◆ TASK STATEMENT: Nothing in the records should change; write them all out exactly.

*** WORKING DATA ***

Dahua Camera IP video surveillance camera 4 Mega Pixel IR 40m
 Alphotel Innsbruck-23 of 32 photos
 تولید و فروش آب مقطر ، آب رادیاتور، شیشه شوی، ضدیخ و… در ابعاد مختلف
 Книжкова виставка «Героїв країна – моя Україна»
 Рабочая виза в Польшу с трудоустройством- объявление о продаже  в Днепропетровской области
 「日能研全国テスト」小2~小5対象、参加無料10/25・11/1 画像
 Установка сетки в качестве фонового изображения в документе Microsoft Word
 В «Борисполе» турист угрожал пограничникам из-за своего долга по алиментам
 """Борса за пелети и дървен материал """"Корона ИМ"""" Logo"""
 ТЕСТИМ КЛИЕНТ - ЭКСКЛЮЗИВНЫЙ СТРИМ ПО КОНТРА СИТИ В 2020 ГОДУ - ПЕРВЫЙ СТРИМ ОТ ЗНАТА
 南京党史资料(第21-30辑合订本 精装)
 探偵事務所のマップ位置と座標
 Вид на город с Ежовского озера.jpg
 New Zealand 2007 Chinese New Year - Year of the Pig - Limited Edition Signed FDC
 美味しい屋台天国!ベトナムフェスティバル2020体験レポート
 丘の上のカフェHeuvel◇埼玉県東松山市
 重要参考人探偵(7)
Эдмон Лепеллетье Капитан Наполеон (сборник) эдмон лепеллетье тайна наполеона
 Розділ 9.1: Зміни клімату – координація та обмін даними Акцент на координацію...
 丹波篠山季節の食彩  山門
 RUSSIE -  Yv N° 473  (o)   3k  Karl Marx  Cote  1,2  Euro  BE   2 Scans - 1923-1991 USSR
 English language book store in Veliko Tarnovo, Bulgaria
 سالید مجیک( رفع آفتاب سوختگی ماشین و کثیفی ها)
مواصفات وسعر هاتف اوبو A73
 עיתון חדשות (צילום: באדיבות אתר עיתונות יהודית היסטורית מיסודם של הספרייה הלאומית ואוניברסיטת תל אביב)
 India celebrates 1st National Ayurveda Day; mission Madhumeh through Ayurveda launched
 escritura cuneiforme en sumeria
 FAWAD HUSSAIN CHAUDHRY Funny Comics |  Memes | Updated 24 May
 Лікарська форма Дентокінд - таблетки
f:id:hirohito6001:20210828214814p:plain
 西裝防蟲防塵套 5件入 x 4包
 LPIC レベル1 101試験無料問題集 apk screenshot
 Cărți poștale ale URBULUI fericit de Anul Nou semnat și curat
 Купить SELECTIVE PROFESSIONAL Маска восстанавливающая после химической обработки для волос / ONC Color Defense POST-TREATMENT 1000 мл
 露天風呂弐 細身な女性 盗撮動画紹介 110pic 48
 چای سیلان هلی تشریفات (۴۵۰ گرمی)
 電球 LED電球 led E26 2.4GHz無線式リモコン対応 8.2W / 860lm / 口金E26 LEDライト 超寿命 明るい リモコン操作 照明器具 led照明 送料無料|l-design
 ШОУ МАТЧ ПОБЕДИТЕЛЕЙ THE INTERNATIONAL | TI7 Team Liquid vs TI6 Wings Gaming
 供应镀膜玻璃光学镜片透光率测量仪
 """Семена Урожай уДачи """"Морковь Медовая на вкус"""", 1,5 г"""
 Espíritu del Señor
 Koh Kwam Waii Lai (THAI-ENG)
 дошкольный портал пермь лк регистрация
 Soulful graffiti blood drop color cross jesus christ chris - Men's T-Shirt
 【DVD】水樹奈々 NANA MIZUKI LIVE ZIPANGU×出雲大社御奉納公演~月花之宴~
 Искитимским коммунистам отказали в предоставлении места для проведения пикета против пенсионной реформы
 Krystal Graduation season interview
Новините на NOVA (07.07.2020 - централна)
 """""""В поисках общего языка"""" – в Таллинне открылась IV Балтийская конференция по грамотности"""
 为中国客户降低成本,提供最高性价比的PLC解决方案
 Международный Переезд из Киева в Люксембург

***

◆ TASK RESULT:
Dahua Camera IP video surveillance camera 4 Mega Pixel IR 40m
 Alphotel Innsbruck-23 of 32 photos
 تولید و فروش آب مقطر ، آب رادیاتور، شیشه شوی، ضدیخ و… در ابعاد مختلف
 Книжкова виставка «Героїв країна – моя Україна»
 Рабочая виза в Польшу с трудоустройством- объявление о продаже  в Днепропетровской области
 「日能研全国テスト」小2~小5対象、参加無料10/25・11/1 画像
 Установка сетки в качестве фонового изображения в документе Microsoft Word
 В «Борисполе» турист угрожал пограничникам из-за своего долга по алиментам
 """Борса за пелети и дървен материал """"Корона ИМ"""" Logo"""
 ТЕСТИМ КЛИЕНТ - ЭКСКЛЮЗИВНЫЙ СТРИМ ПО КОНТРА СИТИ В 2020 ГОДУ - ПЕРВЫЙ СТРИМ ОТ ЗНАТА
 南京党史资料(第21-30辑合订本 精装)
 探偵事務所のマップ位置と座標
 Вид на город с Ежовского озера.jpg
 New Zealand 2007 Chinese New Year - Year of the Pig - Limited Edition Signed FDC
 美味しい屋台天国!ベトナムフェスティバル2020体験レポート
 丘の上のカフェHeuvel◇埼玉県東松山市
 重要参考人探偵(7)
Эдмон Лепеллетье Капитан Наполеон (сборник) эдмон лепеллетье тайна наполеона
 Розділ 9.1: Зміни клімату – координація та обмін даними Акцент на координацію...
 丹波篠山季節の食彩  山門
 RUSSIE -  Yv N° 473  (o)   3k  Karl Marx  Cote  1,2  Euro  BE   2 Scans - 1923-1991 USSR
 English language book store in Veliko Tarnovo, Bulgaria
 سالید مجیک( رفع آفتاب سوختگی ماشین و کثیفی ها)
مواصفات وسعر هاتف اوبو A73
 עיתון חדשות (צילום: באדיבות אתר עיתונות יהודית היסטורית מיסודם של הספרייה הלאומית ואוניברסיטת תל אביב)
 India celebrates 1st National Ayurveda Day; mission Madhumeh through Ayurveda launched
 escritura cuneiforme en sumeria
 FAWAD HUSSAIN CHAUDHRY Funny Comics |  Memes | Updated 24 May
 Лікарська форма Дентокінд - таблетки
f:id:hirohito6001:20210828214814p:plain
 西裝防蟲防塵套 5件入 x 4包
 LPIC レベル1 101試験無料問題集 apk screenshot
 Cărți poștale ale URBULUI fericit de Anul Nou semnat și curat
 Купить SELECTIVE PROFESSIONAL Маска восстанавливающая после химической обработки для волос / ONC Color Defense POST-TREATMENT 1000 мл
 露天風呂弐 細身な女性 盗撮動画紹介 110pic 48
 چای سیلان هلی تشریفات (۴۵۰ گرمی)
 電球 LED電球 led E26 2.4GHz無線式リモコン対応 8.2W / 860lm / 口金E26 LEDライト 超寿命 明るい リモコン操作 照明器具 led照明 送料無料|l-design
 ШОУ МАТЧ ПОБЕДИТЕЛЕЙ THE INTERNATIONAL | TI7 Team Liquid vs TI6 Wings Gaming
 供应镀膜玻璃光学镜片透光率测量仪
 """Семена Урожай уДачи """"Морковь Медовая на вкус"""", 1,5 г"""
 Espíritu del Señor
 Koh Kwam Waii Lai (THAI-ENG)
 дошкольный портал пермь лк регистрация
 Soulful graffiti blood drop color cross jesus christ chris - Men's T-Shirt
 【DVD】水樹奈々 NANA MIZUKI LIVE ZIPANGU×出雲大社御奉納公演~月花之宴~
 Искитимским коммунистам отказали в предоставлении места для проведения пикета против пенсионной реформы
 Krystal Graduation season interview
Новините на NOVA (07.07.2020 - централна)
 """""""В поисках общего языка"""" – в Таллинне открылась IV Балтийская конференция по грамотности"""
 为中国客户降低成本,提供最高性价比的PLC解决方案
 Международный Переезд из Киева в Люксембург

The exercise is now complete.